Il y avait quelqu'un. Non pas quelque chose, car il avait des doigts, au moins un, un doigt chaud, un gros doigt d'homme, toujours le même, depuis toujours. À tout instant il lui tapotait l'épaule, comme pour l'avertir de sa présence, deux petites tapes toutes douces. Elle se retournait mais ne pouvait pas le voir, et aussitôt il la tapotait à l'épaule opposée. De temps en temps elle croyait sentir son souffle moite contre sa joue, mais comment s'en assurer ? Elle eut beau pester, tempêter, marchander toute son enfance ; il voulait de l'attention. Les somnifères, les sports et les larmes l'aidèrent à survivre le temps d'une piteuse adolescence. Jamais elle ne pouvait se concentrer sur quoi que ce soit, aussi se trouva-t-elle à pleurer en pleine rue le jour où elle fut refusée à l'université.

Ce jour-là, elle croisa un jeunot qui gisait au sol. Il avait la face enflée, perlée d'hématomes sous sa carapace de sparadraps. Un faible râle s'échappait de ses lèvres pétées. Annette se précipita à son secours. Soudain, on entendit comme un chahut, des cris de lutte venus de nulle part, qui s'éloignèrent lentement.
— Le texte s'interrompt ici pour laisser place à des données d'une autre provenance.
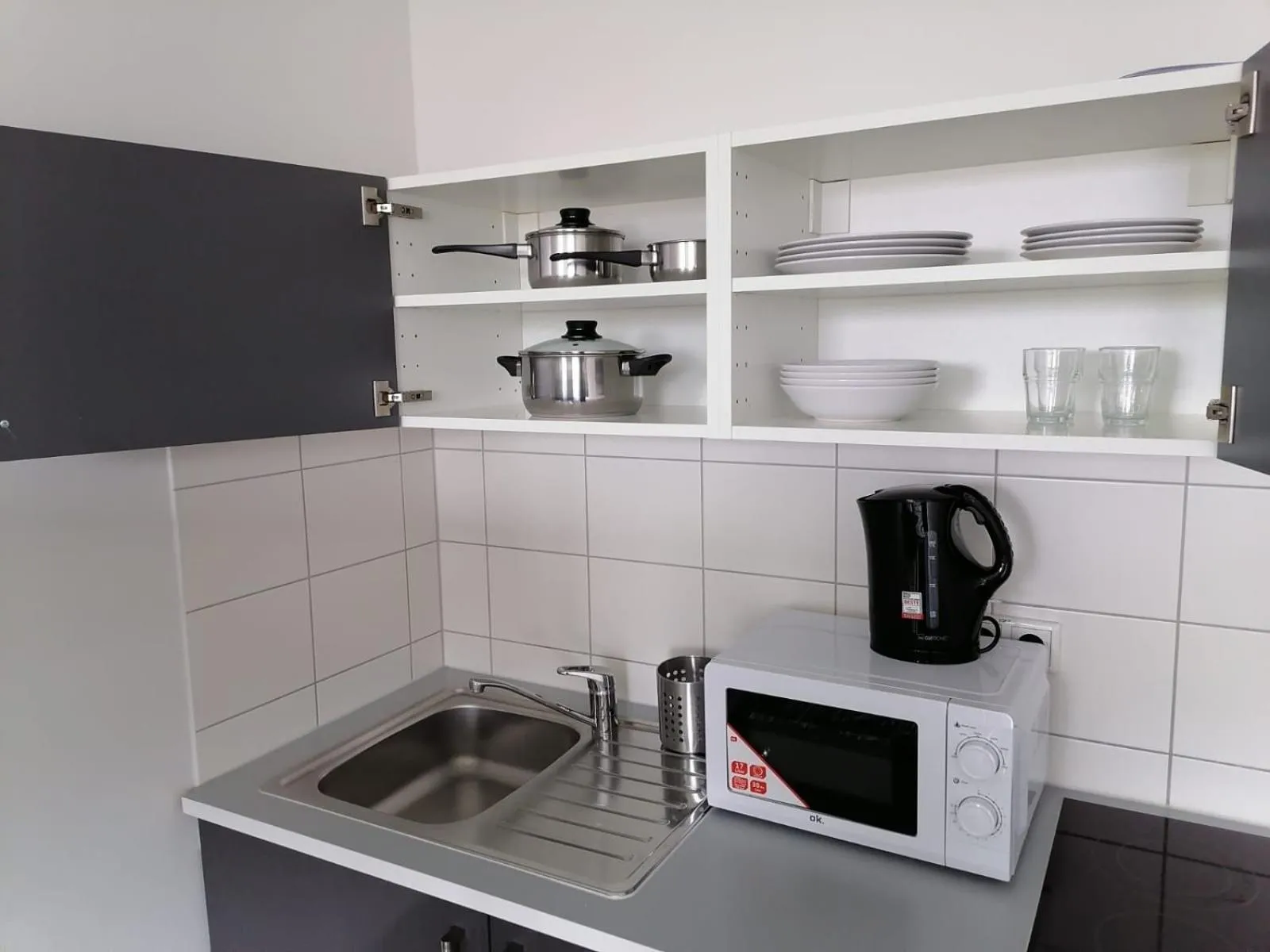Kitchen or kitchenette in Panorama Hostel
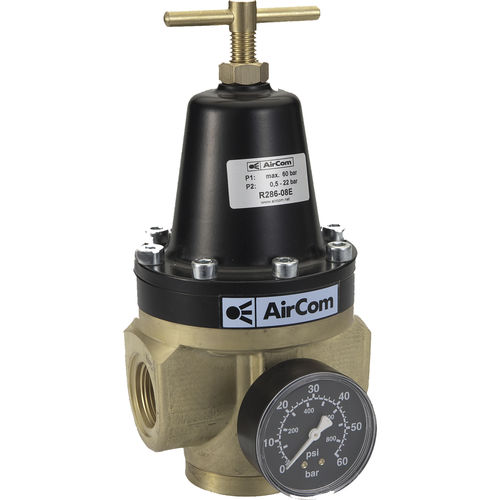 Регулятор давления для газа - R286-0 series - AirCom Pneumatic - мембранный / с заслонкой / одноуровневый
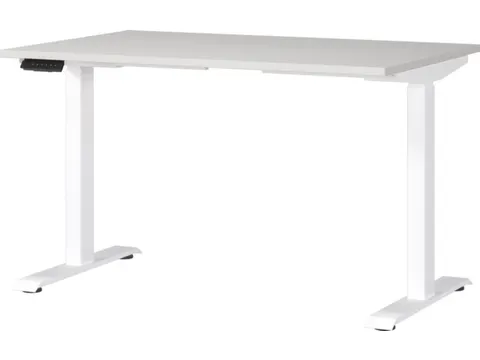 Elektrisch ihv bureau,HxBxD 720-1200x1200x800mm,blad lichtgrijs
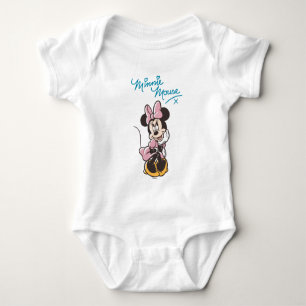 Playful Minnie Mouse Polka Dot Daydream Baby Bodysuit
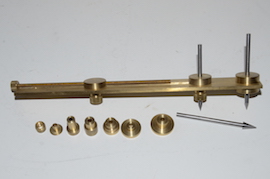 front view malcolm wild pinion head depthing tool clockmakers for sale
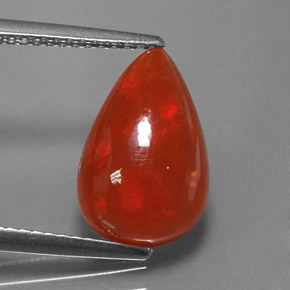Opale multicolore naturelle transparent, 2,64 ct, transparent / translucide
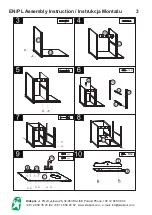 Preview for 3 page of krakpol White Classic Kitchen 102/246107 Assembly Instruction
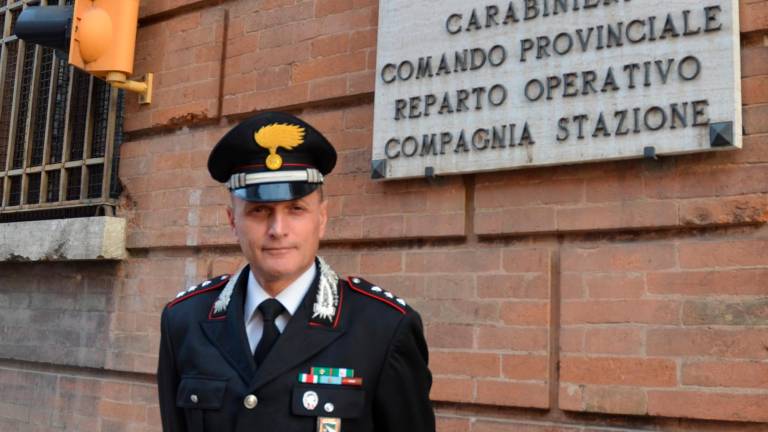 Il Capitano Roberto Moretti alla guida della Compagnia Carabinieri di Forlì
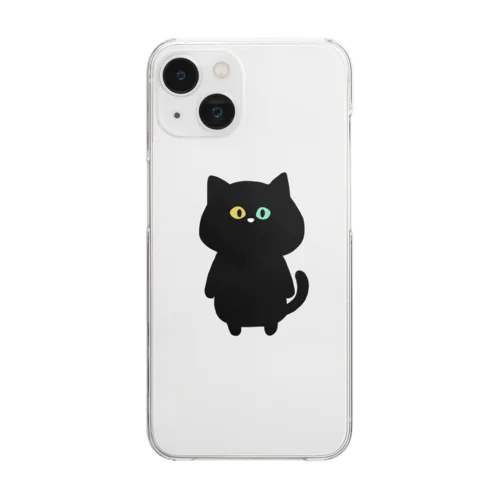 黒猫 しじみさん Clear Smartphone Case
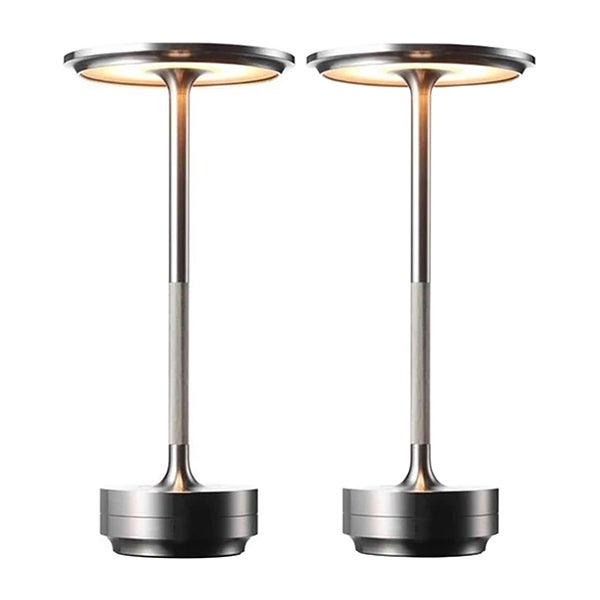 Lampki stołowe dotykowe ładowane przez USB lampka nocna LED dekoracji restauracji trójkolorowe oświetlenie lampka stołowa z płynną regulacją jasności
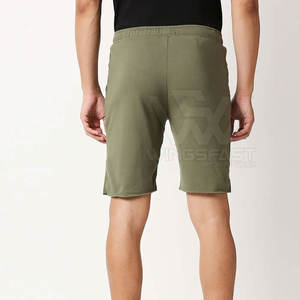 2025 nouveau Style Durable sur mesure Shorts de sport couleur unie hommes Shorts de gymnastique à vendre fabriqué au Pakistan - Product Image 4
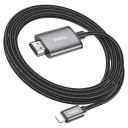 Кабель Type-C - HDMI - Hoco UA27 (200 см) (metal grey)  — фото 2
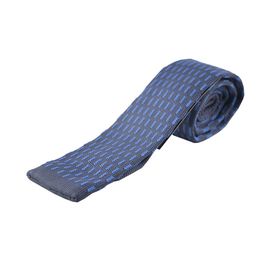 Краватка чоловіча в'язана Quesste 05, Колір: темно-синий орнамент | Інтернет-магазин Vels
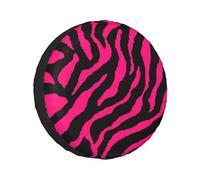 Zebra Tiger Leopard Pink Print Cubierta de neumáticos de repuesto, ajuste universal para remolque, SUV, camiones y otros vehículos (60-83 cm)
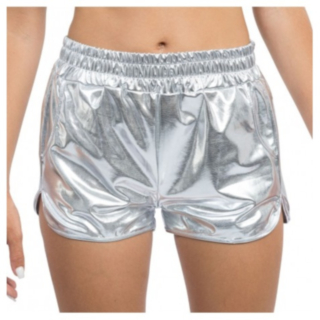 Metalliska Shorts Silver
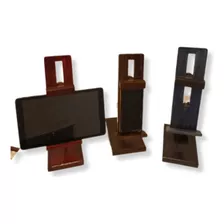 Soporte Tablet Ajustable Samsung Pro Madera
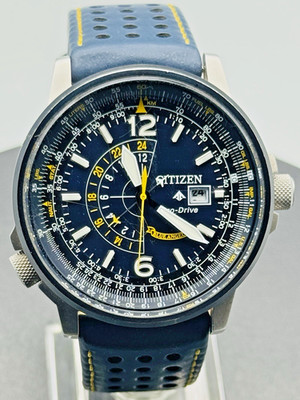Citizen Eco-Drive Watch Promaster Nighthawk Blue Angels Slide Bezel BJ7007-02L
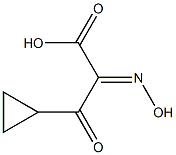 3-cyclopropyl-2-(hydroxyimino)-3-oxopropanoic acid 结构式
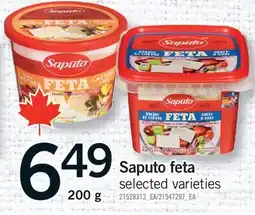 Fortinos SAPUTO FETA offer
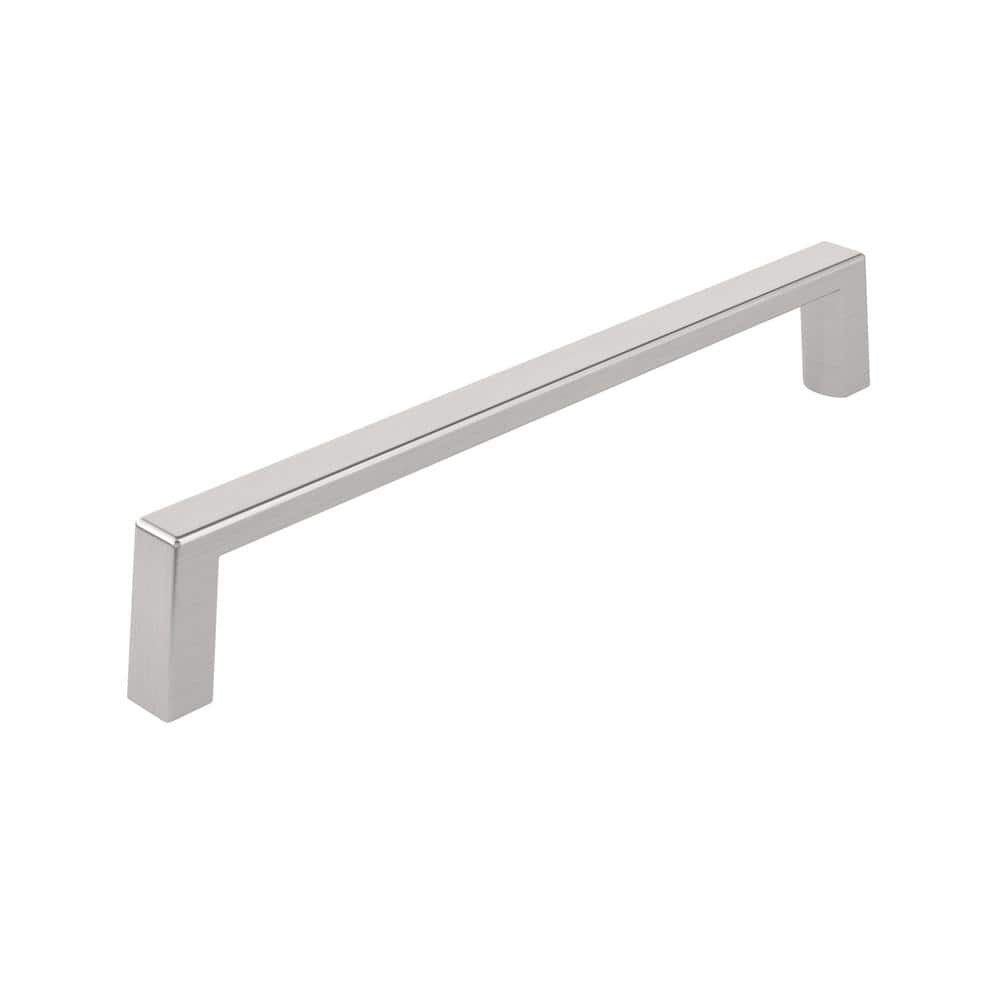 Eglinton Collection 6 in. (152 mm) Modern Brushed Nickel Rectangular Cabinet Bar Pull price history on PriceWatchPro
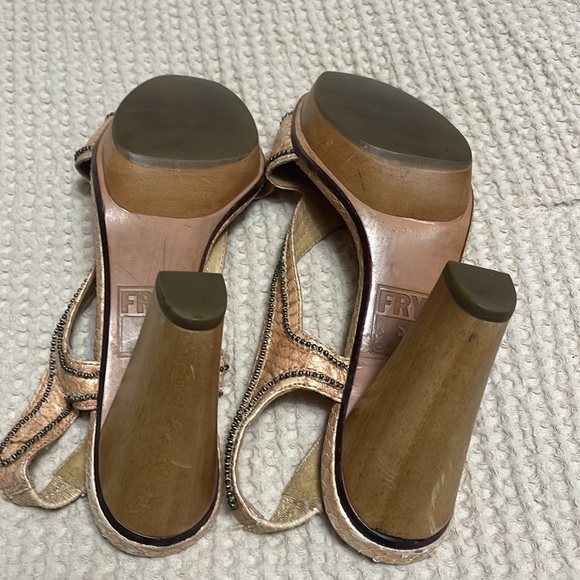 FRYE GERRY METAL BEADS SLINGBACK HEEL - Picture 6 of 7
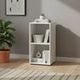 KIWI Modular Wooden Cube Shelving Unit In Various Sizes And Configurations (2 To 9 Compartments), Versatile Bookshelf For Books, Storage And Decoration, Various Colors Available - BLANCO - 2 Comp | 31*29.7*61.2cm - View 2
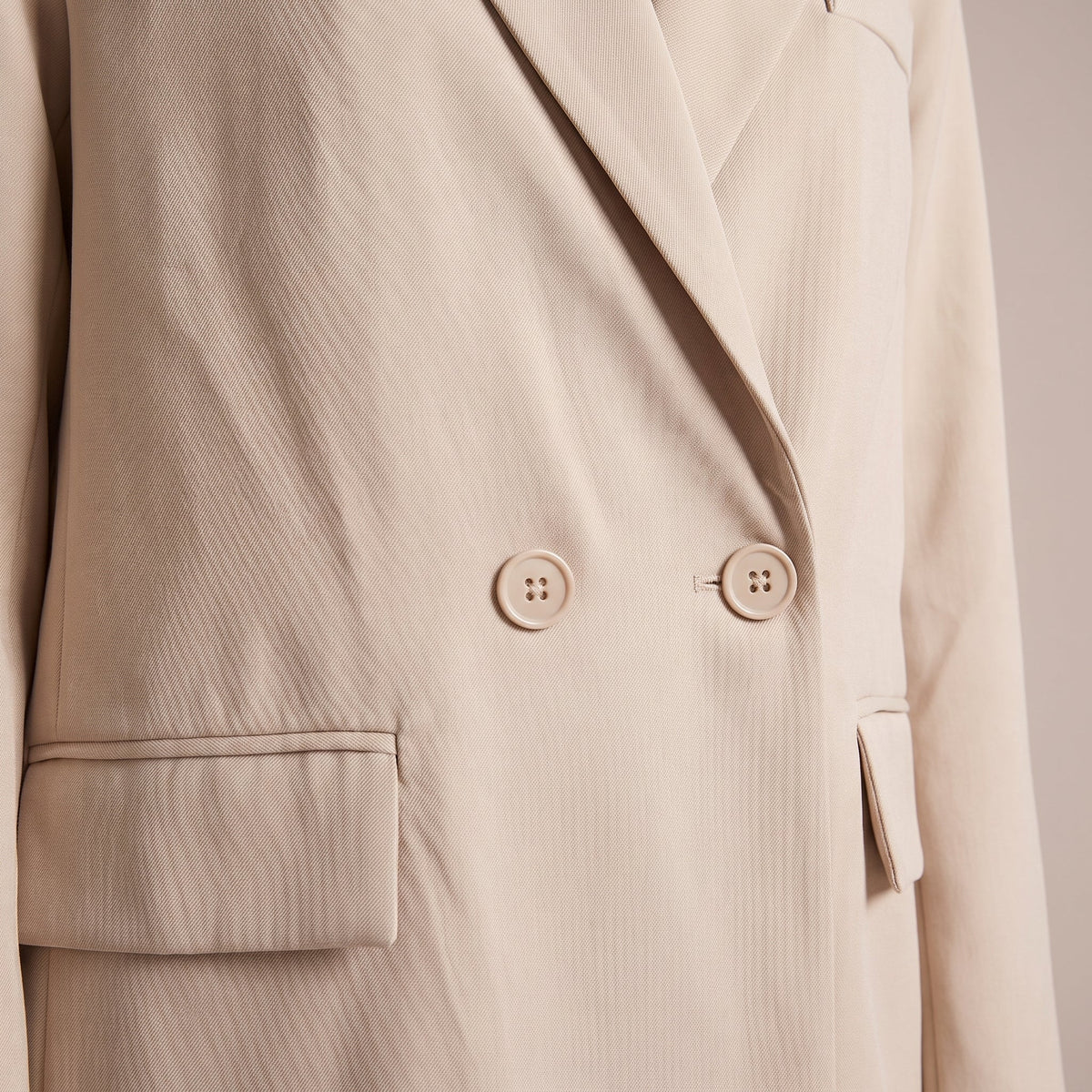 Giacca blazer doppiopetto IVORY - Follie by Alice
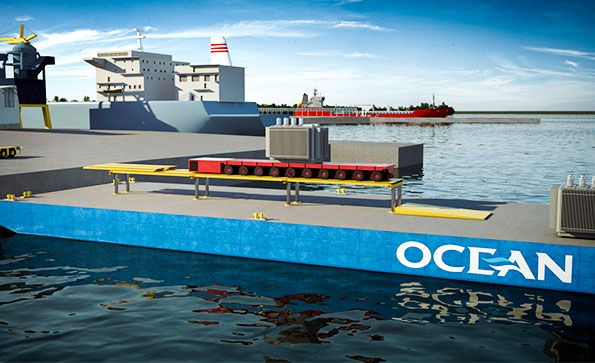 Ocean lifting barge - Ocean innovates with the announcement of a new equipment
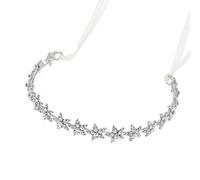 Nvzi Horquillas para el pelo de novia con flores y perlas de cristal, accesorios para el cabello, joyería con diamantes de imitación para novias, damas de honor, mujeres y niñas (plateado) Z31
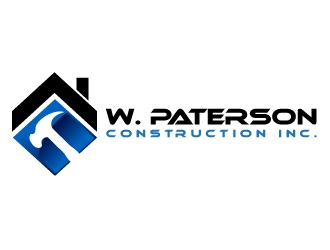 W. Paterson Construction Inc. logo design by Dawnxisoul393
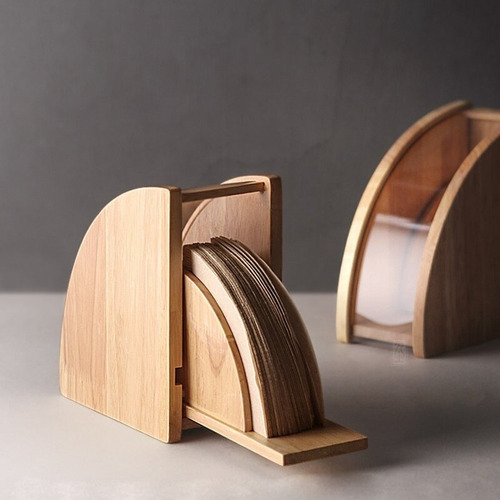 Imagen 2 de 4 de Stand Dispensador De Filtros Café V60 Barista Diseño Madera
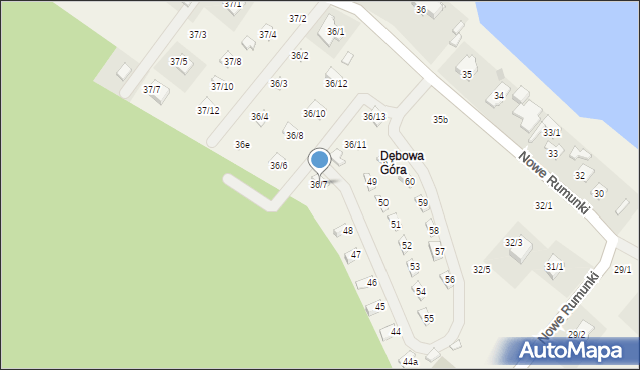 Nowe Rumunki, Nowe Rumunki, 36/7, mapa Nowe Rumunki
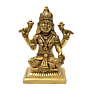 Brass Ganesha-Lakshmi Pair 4 Inch KBH07040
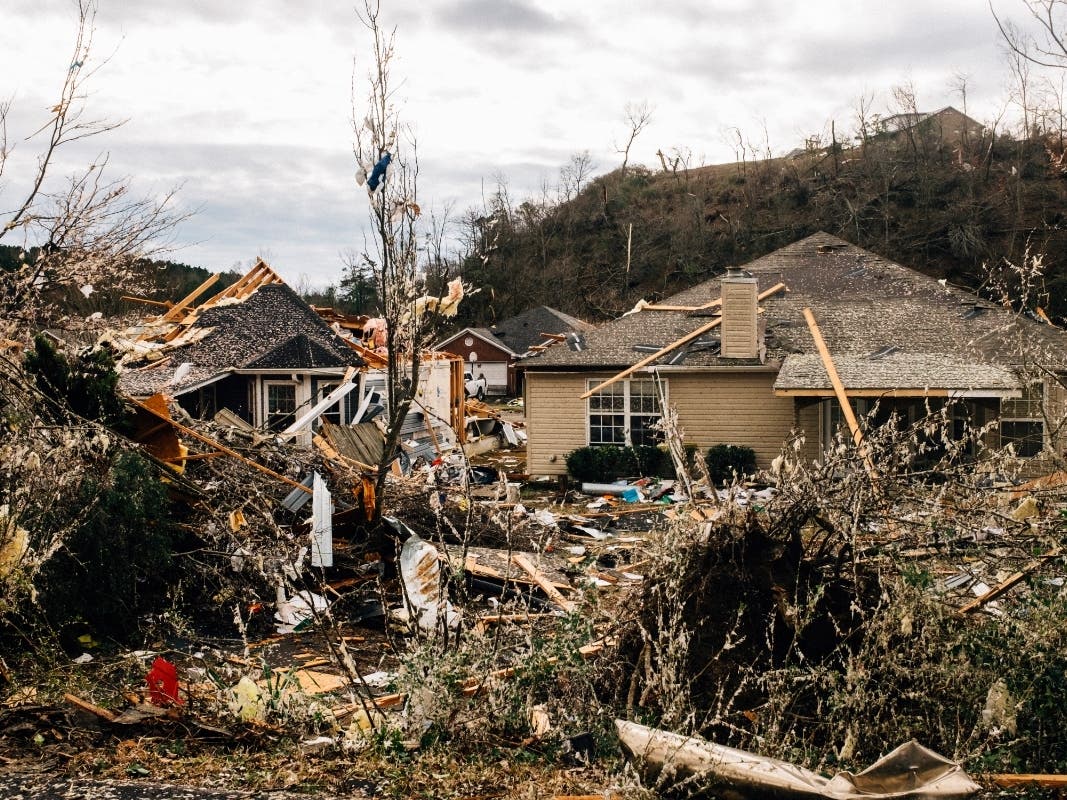 An EF3 tornado destroyed several homes and caused one fatality Monday night.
Le jeunot entrouvrit ses paupières cramoisies ; il y avait de beaux yeux derrière ses coquards. Toutes les heures, d'aussi loin qu'il s'en souvienne, un gros poing invisible, un poing d'homme, s'abattait sur son corps mortifié. C'était Jeannot Gémald ; il n'avait pas d'amis. Annette resta longtemps plongée dans son regard. Leurs parasites étaient partis désormais, préférant se battre entre eux. Jamais elle n'avait vu un si bel homme sourire sans dents.